- _WORK INSTRUCTIONS_:
Reproduce every item below word for word, leaving the pictures out.

··· INPUT RECORDS ···

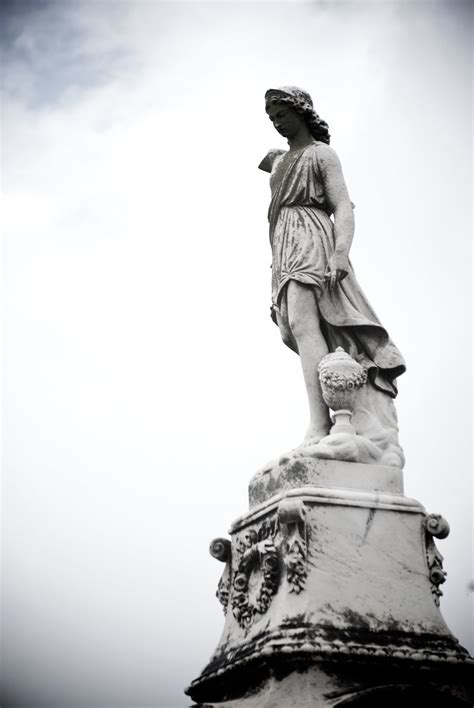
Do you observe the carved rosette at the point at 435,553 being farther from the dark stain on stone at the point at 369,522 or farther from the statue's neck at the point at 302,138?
→ the statue's neck at the point at 302,138

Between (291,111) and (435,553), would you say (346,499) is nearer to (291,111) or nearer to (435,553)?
(435,553)

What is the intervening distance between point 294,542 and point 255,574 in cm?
74

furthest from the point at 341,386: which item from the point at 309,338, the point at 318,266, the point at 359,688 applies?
the point at 359,688

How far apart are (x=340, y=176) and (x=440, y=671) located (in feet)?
15.6

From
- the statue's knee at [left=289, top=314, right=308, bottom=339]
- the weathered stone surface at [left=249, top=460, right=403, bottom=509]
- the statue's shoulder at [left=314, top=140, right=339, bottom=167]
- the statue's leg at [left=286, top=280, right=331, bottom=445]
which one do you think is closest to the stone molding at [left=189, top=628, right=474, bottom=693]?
the weathered stone surface at [left=249, top=460, right=403, bottom=509]

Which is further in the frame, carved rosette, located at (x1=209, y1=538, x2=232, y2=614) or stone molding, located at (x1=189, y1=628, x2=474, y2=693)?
carved rosette, located at (x1=209, y1=538, x2=232, y2=614)

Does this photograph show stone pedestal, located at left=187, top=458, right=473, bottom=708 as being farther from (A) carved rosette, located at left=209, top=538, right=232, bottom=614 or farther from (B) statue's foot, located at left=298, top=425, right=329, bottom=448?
(B) statue's foot, located at left=298, top=425, right=329, bottom=448

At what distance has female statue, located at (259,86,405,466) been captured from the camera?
9133 millimetres

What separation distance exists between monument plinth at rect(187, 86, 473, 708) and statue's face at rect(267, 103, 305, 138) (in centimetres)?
1

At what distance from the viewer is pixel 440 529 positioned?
8.38m

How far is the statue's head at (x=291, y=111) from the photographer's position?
32.8 ft

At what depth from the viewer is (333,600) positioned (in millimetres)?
7777

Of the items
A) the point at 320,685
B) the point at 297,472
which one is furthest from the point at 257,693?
the point at 297,472

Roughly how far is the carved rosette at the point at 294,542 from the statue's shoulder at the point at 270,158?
3952 mm
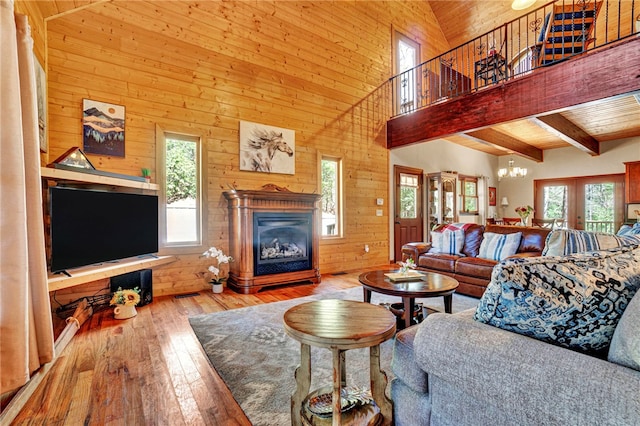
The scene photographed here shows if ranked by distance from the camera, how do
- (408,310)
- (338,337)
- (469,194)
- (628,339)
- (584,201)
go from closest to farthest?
(628,339)
(338,337)
(408,310)
(584,201)
(469,194)

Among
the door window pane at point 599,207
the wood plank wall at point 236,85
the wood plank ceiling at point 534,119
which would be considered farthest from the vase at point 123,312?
the door window pane at point 599,207

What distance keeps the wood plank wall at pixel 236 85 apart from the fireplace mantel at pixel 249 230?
0.29 metres

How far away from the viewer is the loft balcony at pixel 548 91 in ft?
10.9

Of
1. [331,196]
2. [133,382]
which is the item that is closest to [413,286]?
[133,382]

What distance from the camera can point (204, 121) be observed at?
417 cm

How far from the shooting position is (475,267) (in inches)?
140

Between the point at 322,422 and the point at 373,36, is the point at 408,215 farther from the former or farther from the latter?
the point at 322,422

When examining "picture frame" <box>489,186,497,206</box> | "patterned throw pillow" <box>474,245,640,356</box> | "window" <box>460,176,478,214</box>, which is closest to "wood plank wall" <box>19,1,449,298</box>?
"window" <box>460,176,478,214</box>

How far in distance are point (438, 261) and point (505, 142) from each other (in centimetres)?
403

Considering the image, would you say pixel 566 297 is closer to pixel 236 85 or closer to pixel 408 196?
pixel 236 85

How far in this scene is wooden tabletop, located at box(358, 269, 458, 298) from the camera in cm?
231

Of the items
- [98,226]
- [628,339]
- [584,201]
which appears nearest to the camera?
[628,339]

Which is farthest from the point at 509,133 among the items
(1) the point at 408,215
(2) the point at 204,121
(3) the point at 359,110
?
(2) the point at 204,121

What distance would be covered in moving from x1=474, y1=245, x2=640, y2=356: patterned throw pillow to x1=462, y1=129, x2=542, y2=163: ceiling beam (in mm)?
4347
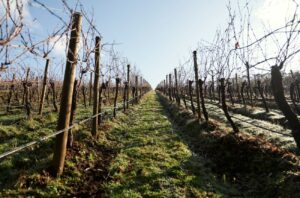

···

- _EXERCISE RESULT_:
Do you observe the carved rosette at the point at 435,553 being farther from the dark stain on stone at the point at 369,522 or farther from the statue's neck at the point at 302,138?
→ the statue's neck at the point at 302,138

Between (291,111) and (435,553), would you say (346,499) is nearer to (291,111) or nearer to (435,553)?
(435,553)

What is the intervening distance between point 294,542 and point 255,574 in cm?
74

furthest from the point at 341,386: which item from the point at 309,338, the point at 318,266, the point at 359,688 applies?
the point at 359,688

How far apart are (x=340, y=176) and (x=440, y=671) located (in feet)?
15.6

From
- the statue's knee at [left=289, top=314, right=308, bottom=339]
- the weathered stone surface at [left=249, top=460, right=403, bottom=509]
- the statue's shoulder at [left=314, top=140, right=339, bottom=167]
- the statue's leg at [left=286, top=280, right=331, bottom=445]
which one do you think is closest to the stone molding at [left=189, top=628, right=474, bottom=693]?
the weathered stone surface at [left=249, top=460, right=403, bottom=509]

Which is further in the frame, carved rosette, located at (x1=209, y1=538, x2=232, y2=614) or stone molding, located at (x1=189, y1=628, x2=474, y2=693)?
carved rosette, located at (x1=209, y1=538, x2=232, y2=614)

Does this photograph show stone pedestal, located at left=187, top=458, right=473, bottom=708 as being farther from (A) carved rosette, located at left=209, top=538, right=232, bottom=614 or farther from (B) statue's foot, located at left=298, top=425, right=329, bottom=448?
(B) statue's foot, located at left=298, top=425, right=329, bottom=448

At what distance has female statue, located at (259,86,405,466) been captured from the camera?
9133 millimetres

What separation distance exists between monument plinth at rect(187, 86, 473, 708) and statue's face at rect(267, 103, 305, 138) (in centimetres)?
1

At what distance from the viewer is pixel 440 529 positioned?
8.38m

How far is the statue's head at (x=291, y=111) from the photographer's position?
32.8 ft

At what depth from the viewer is (333,600) positioned (in millimetres)?
7777

Of the items
A) the point at 320,685
B) the point at 297,472
which one is furthest from the point at 257,693?
the point at 297,472

Roughly how far is the carved rosette at the point at 294,542 from the statue's shoulder at the point at 270,158?
3952 mm
The scene photographed here shows if ranked by distance from the camera, how do
- (408,310)
- (338,337)
- (469,194)
- (628,339)
- (584,201)
go from closest to farthest?
(628,339)
(338,337)
(408,310)
(584,201)
(469,194)

Among
the door window pane at point 599,207
the wood plank wall at point 236,85
the wood plank ceiling at point 534,119
which would be considered farthest from the vase at point 123,312?
the door window pane at point 599,207

What distance keeps the wood plank wall at pixel 236 85 apart from the fireplace mantel at pixel 249 230?
0.29 metres

How far away from the viewer is the loft balcony at pixel 548 91 in ft?
10.9

Of
1. [331,196]
2. [133,382]
which is the item that is closest to [413,286]?
[133,382]

What distance from the camera can point (204, 121) be observed at?
417 cm

How far from the shooting position is (475,267) (in inches)?
140

Between the point at 322,422 and the point at 373,36, is the point at 408,215 farther from the former or farther from the latter?
the point at 322,422

When examining "picture frame" <box>489,186,497,206</box> | "patterned throw pillow" <box>474,245,640,356</box> | "window" <box>460,176,478,214</box>, which is closest to "wood plank wall" <box>19,1,449,298</box>?
"window" <box>460,176,478,214</box>

How far in distance are point (438, 261) and point (505, 142) from each other (in centimetres)?
403

Considering the image, would you say pixel 566 297 is closer to pixel 236 85 or closer to pixel 408 196?
pixel 236 85

How far in this scene is wooden tabletop, located at box(358, 269, 458, 298) from the camera in cm?
231

Of the items
- [98,226]
- [628,339]
- [584,201]
which appears nearest to the camera?
[628,339]

Which is farthest from the point at 509,133 among the items
(1) the point at 408,215
(2) the point at 204,121
(3) the point at 359,110
?
(2) the point at 204,121

What distance would be covered in moving from x1=474, y1=245, x2=640, y2=356: patterned throw pillow to x1=462, y1=129, x2=542, y2=163: ceiling beam (in mm)?
4347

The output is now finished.